To do
1 > Reproduce the part of the passage on San Francisco's building inspection department starting at "Firstly, the City" and ending at "always a shakedown.".
2 > Answer these about the passage on San Francisco's building inspection department:
(a) Which firm did the geo-tech work for the 80 Natoma project?
(b) For how much was the 80 Natoma site bought through Eminent Domain?
(c) Which tower's faster sinking did the City fail to look into?

The City of San Francisco vis-a-vis the SF Dept. of Building Inspection, SFDBI has two strikes against it in this affair.
Firstly, the City had previously halted work on a project of almost identical design, 50+ story, concrete building with friction piles (geo-tech by Treadwell & Rollo) at 80 Natoma, citing 'new information' that it was too heavy and sink too much. 80 Natoma was a property directly over the favored path of the CalTrain underground extension to the planned Transbay Center transportation hub. If the tower was built it would be impossible to come back later and tunnel under such a heavy building resting on friction piles. The developer refused to sink piles to bedrock citing delays would compromise project funding. The site was eventually purchased via Eminent Domain for between $58 & $90 million. More than a little speculation circulated that the whole project was always a shakedown.
Secondly, the City's failure to look into the accelerated sinking of Millennium Tower, AFTER they had initiated inquiry & subsequently approved the structure for occupation (sale of condos).

Entries provided
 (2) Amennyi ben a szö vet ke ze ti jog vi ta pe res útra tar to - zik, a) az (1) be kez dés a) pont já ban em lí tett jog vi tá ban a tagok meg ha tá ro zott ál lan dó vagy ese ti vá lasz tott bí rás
...
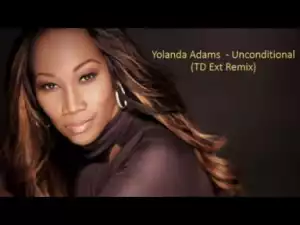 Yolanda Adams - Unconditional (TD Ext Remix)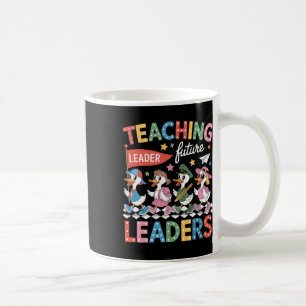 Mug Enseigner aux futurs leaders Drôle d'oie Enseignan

Answers for the tasks
1 >
Firstly, the City had previously halted work on a project of almost identical design, 50+ story, concrete building with friction piles (geo-tech by Treadwell & Rollo) at 80 Natoma, citing 'new information' that it was too heavy and sink too much. 80 Natoma was a property directly over the favored path of the CalTrain underground extension to the planned Transbay Center transportation hub. If the tower was built it would be impossible to come back later and tunnel under such a heavy building resting on friction piles. The developer refused to sink piles to bedrock citing delays would compromise project funding. The site was eventually purchased via Eminent Domain for between $58 & $90 million. More than a little speculation circulated that the whole project was always a shakedown.

2 >
(a) Treadwell & Rollo
(b) Between $58 and $90 million
(c) Millennium Tower